Many reinforced concrete structures like prestressed concrete bridges can suffer from corrosion damage. Causes include salt ingress from the application of de-icing salts during winter maintenance, exposure to marine environments and carbonation of the concrete.

TRADITIONAL CORROSION PREVENTION METHODS FOR CONCRETE

Corrosion is an electrochemical process and the use of electrochemical technology treatments is a common mitigation practice. Traditional treatments like impressed current cathodic protection (ICCP) involve the passage of a constant current through the concrete to arrest corrosion activity and hinder its future development.

However, for pre-stressed concrete reinforcement there are risks of hydrogen embrittlement of the steel. If the applied polarization is not strictly controlled. (Learn more in An Introduction to Hydrogen Embrittlement.)

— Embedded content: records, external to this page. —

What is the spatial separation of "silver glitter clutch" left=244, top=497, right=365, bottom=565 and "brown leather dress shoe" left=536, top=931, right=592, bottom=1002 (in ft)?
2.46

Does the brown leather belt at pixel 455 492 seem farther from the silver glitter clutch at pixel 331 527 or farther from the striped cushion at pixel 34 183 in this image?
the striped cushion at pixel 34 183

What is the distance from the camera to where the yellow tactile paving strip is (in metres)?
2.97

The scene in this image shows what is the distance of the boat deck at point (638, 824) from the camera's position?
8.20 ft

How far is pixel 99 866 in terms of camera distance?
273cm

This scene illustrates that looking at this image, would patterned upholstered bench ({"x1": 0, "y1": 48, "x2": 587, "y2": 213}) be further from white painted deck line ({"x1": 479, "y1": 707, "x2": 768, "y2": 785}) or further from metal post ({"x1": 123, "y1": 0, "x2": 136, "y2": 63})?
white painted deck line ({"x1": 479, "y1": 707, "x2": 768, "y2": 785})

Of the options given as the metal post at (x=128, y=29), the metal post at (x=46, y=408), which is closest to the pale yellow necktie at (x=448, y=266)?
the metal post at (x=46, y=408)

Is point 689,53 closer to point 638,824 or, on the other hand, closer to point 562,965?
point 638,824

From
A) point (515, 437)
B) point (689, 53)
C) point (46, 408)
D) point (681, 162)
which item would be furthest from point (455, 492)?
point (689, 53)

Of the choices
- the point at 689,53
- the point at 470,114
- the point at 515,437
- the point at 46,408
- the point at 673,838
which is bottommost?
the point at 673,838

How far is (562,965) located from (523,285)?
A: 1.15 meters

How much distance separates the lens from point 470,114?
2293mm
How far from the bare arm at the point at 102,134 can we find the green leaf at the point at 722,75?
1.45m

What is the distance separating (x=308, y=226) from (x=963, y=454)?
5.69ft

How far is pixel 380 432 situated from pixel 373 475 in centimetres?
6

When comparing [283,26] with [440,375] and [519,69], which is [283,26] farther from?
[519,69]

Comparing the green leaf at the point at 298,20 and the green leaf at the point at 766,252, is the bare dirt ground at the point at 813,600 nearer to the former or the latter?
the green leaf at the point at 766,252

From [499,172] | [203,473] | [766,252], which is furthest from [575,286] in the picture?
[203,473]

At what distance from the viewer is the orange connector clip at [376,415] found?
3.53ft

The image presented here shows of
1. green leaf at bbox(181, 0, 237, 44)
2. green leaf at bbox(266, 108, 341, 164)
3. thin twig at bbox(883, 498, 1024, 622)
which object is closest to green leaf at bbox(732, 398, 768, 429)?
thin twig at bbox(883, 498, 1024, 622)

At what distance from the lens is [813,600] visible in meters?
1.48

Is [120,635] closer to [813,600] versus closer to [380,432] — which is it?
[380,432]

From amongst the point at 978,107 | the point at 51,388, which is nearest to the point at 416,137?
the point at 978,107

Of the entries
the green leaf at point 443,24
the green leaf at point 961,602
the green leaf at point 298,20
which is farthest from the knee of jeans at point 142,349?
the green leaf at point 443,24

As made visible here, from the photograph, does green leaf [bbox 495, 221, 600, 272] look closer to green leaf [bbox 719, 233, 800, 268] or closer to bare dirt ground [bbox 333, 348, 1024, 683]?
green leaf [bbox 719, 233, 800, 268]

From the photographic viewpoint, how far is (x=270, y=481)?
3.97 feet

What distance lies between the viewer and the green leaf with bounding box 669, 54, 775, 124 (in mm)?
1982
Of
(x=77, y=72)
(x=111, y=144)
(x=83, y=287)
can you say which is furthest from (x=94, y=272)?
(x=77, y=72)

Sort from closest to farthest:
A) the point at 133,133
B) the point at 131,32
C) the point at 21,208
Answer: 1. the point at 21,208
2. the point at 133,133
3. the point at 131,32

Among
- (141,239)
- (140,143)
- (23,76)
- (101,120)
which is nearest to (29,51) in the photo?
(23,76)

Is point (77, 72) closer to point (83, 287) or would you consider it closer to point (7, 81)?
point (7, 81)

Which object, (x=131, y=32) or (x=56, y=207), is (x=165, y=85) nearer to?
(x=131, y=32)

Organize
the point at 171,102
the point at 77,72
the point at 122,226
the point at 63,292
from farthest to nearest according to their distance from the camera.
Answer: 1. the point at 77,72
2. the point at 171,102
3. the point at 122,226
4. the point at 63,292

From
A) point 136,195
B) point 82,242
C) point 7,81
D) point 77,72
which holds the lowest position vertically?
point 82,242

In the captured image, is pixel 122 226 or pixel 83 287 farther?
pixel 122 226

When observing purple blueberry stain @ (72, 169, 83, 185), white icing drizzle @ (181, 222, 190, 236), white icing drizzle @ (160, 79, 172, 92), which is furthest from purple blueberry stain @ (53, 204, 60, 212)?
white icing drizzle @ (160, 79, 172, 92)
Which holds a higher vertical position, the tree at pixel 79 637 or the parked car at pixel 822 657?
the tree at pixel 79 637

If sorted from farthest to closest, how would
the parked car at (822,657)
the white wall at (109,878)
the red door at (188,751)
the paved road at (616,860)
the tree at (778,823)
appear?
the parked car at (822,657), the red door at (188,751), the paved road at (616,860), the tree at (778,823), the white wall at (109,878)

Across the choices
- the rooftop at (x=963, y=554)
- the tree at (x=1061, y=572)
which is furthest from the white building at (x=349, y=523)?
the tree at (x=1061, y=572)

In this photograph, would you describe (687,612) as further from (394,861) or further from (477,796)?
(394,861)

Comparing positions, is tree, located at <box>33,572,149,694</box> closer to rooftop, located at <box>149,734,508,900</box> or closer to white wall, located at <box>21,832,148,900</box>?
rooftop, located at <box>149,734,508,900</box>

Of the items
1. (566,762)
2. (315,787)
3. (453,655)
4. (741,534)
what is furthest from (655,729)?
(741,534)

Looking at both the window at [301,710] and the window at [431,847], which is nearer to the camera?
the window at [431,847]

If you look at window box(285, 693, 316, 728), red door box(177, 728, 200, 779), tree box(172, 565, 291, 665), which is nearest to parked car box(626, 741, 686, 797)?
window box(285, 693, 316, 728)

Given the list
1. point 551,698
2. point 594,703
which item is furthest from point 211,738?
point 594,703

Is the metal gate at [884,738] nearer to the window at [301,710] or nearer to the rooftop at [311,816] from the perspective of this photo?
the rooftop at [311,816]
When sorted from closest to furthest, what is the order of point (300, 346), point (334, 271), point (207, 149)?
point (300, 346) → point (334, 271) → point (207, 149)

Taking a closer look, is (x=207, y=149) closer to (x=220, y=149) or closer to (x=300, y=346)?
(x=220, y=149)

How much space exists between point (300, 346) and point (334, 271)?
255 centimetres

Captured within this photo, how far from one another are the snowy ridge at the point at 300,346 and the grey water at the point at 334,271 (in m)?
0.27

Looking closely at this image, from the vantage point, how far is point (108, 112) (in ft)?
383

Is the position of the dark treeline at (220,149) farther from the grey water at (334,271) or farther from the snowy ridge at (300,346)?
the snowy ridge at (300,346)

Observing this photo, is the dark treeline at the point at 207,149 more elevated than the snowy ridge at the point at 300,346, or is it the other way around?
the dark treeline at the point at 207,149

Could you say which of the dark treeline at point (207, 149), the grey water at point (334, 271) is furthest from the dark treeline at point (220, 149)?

THE NEED FOR HYBRID CORROSION PROTECTION

Normally systems deal with risks by limiting the induced change potential of the steel reinforcement. This reduces the amount of hydrogen generated as a result of water hydrolysis during the application of an electrochemical treatment such as ICCP. But some risk to the asset owner remains during long-term use of an ICCP system. This is because monitoring and adjustments are usually only undertaken at annual intervals. This may not be sufficient.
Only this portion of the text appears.